NOWE DELHI, 6 września (Reuters) – Bojkot odbywającego się w tym tygodniu szczytu G20 w New Delhi przez chińskiego prezydenta Xi Jinpinga i Rosji Władimira Putina nie jest niczym niezwykłym i nie ma nic wspólnego z Indiami, powiedział agencji prasowej ANI minister spraw zagranicznych Subramaniam Jaishankar.
W środowym wywiadzie Jaishankar powiedział, że Szerpowie z krajów G20 prowadzą rozmowy, aby osiągnąć konsensus i osiągnąć deklarację na szczycie w dniach 9–10 września w New Delhi.
„Nie, nie. Nie sądzę, żeby to miało coś wspólnego z Indiami” – powiedział agencji ANI, w której Reuters ma mniejszościowy udział, na pytanie, czy Putin i Xi unikają szczytu ze względu na niechęć do Indii.
„Jakąkolwiek decyzję podejmą, myślę, że wiedzą najlepiej.

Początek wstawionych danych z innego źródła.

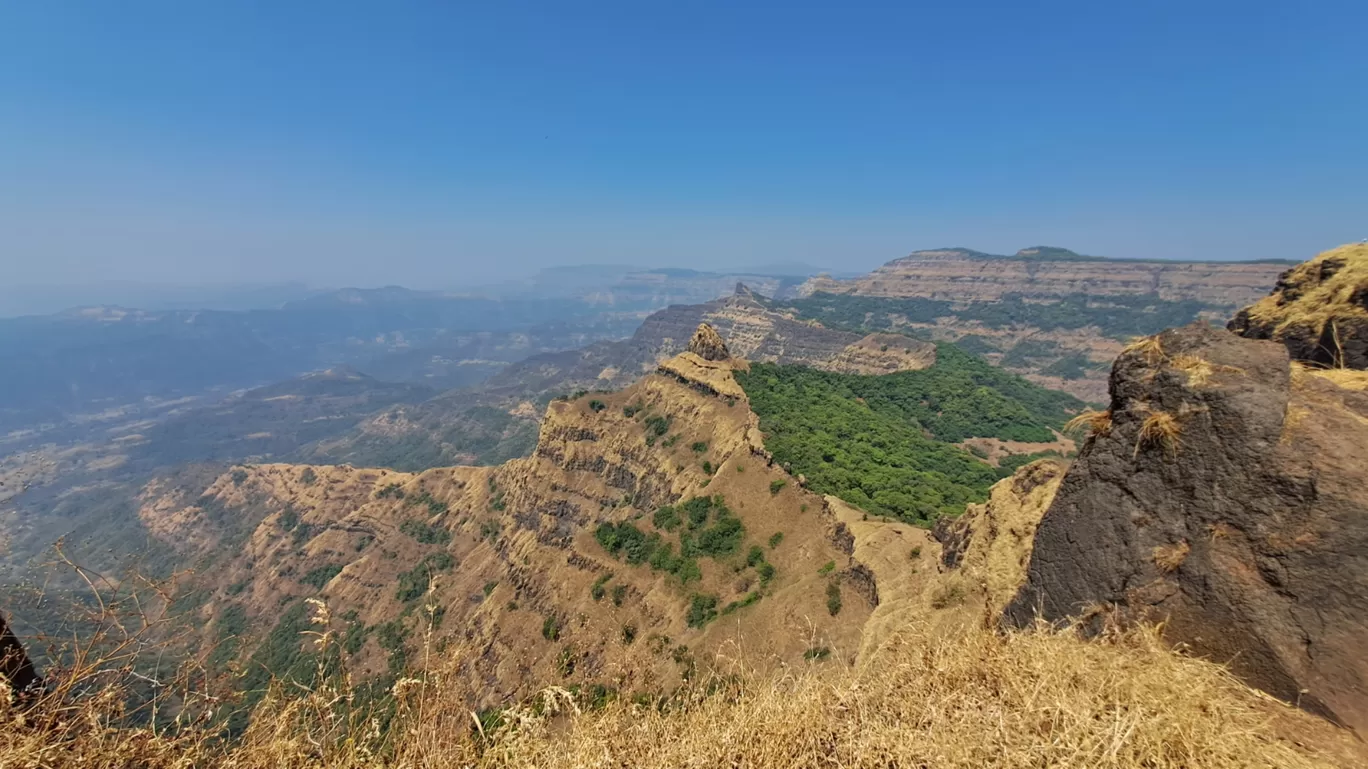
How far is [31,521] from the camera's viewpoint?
597 feet

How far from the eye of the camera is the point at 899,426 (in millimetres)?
78875

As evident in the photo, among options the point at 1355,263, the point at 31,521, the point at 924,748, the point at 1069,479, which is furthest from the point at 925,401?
the point at 31,521

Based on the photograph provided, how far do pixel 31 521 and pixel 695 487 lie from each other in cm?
24221

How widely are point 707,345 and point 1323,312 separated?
65.4 meters

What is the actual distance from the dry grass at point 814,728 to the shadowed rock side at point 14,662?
1.11 m

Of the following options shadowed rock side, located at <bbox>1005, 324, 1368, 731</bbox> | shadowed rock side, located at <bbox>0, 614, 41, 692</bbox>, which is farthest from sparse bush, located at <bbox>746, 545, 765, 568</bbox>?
shadowed rock side, located at <bbox>0, 614, 41, 692</bbox>

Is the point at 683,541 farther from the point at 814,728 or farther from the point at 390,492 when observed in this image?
the point at 390,492

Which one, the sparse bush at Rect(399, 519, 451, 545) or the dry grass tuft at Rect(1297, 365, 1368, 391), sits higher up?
the dry grass tuft at Rect(1297, 365, 1368, 391)

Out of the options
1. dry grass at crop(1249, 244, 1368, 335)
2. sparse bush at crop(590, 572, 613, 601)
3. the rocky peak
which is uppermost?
dry grass at crop(1249, 244, 1368, 335)

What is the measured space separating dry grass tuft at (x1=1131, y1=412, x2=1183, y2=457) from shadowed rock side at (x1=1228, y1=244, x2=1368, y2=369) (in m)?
7.30

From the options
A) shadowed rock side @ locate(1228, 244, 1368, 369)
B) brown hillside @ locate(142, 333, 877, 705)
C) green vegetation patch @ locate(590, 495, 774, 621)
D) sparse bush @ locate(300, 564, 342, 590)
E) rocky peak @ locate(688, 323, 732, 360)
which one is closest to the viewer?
shadowed rock side @ locate(1228, 244, 1368, 369)

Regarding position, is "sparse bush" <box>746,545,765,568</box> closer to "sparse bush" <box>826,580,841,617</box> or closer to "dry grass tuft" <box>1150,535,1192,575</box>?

Ale nie patrzyłbym na to w sposób, który sugerujesz” – powiedział.
Zapytany, czy ich nieobecność wpłynie na budowanie konsensusu i przygotowanie deklaracji na zakończenie szczytu, Jaishankar powiedział: „Teraz prowadzimy negocjacje… Zegar nie zaczął tykać wczoraj”.
Jednak oczekiwania wobec G20 są „bardzo wysokie”, a New Delhi stoi przed wyzwaniem, jakim jest radzenie sobie w „bardzo trudnym świecie” pod wpływem pandemii, konfliktów, zmian klimatycznych, zadłużenia i polityki – stwierdził.
Celem grupy G20 składającej się z 20 największych gospodarek świata i jej przywódców jest znalezienie rozwiązań niektórych z najpilniejszych problemów świata, chociaż jakikolwiek postęp zagraża głębokim podziałem geopolitycznym w sprawie wojny na Ukrainie.
Jednak nieobecność Putina i Xi oraz podziały w związku z wojną utrudniły przywódcom osiągnięcie konsensusu na szczycie, twierdzą analitycy i urzędnicy. Biały Dom oświadczył we wtorek, że wielostronne banki rozwoju pomogą w udzielaniu pożyczek na cele klimatyczne zmian i projektów infrastrukturalnych podczas szczytu.
Premier Japonii Fumio Kishida powiedział, że omówią kwestie cyfrowe i bezpieczeństwo żywnościowe. Indie stwierdziły, że toczą się dyskusje na temat globalnych ram regulacji aktywów kryptograficznych.
Raport YP Rajesha; Redakcja: Jacqueline Wong i Raju Gopalakrishnan
Nasze standardy: Zasady zaufania Thomson Reuters.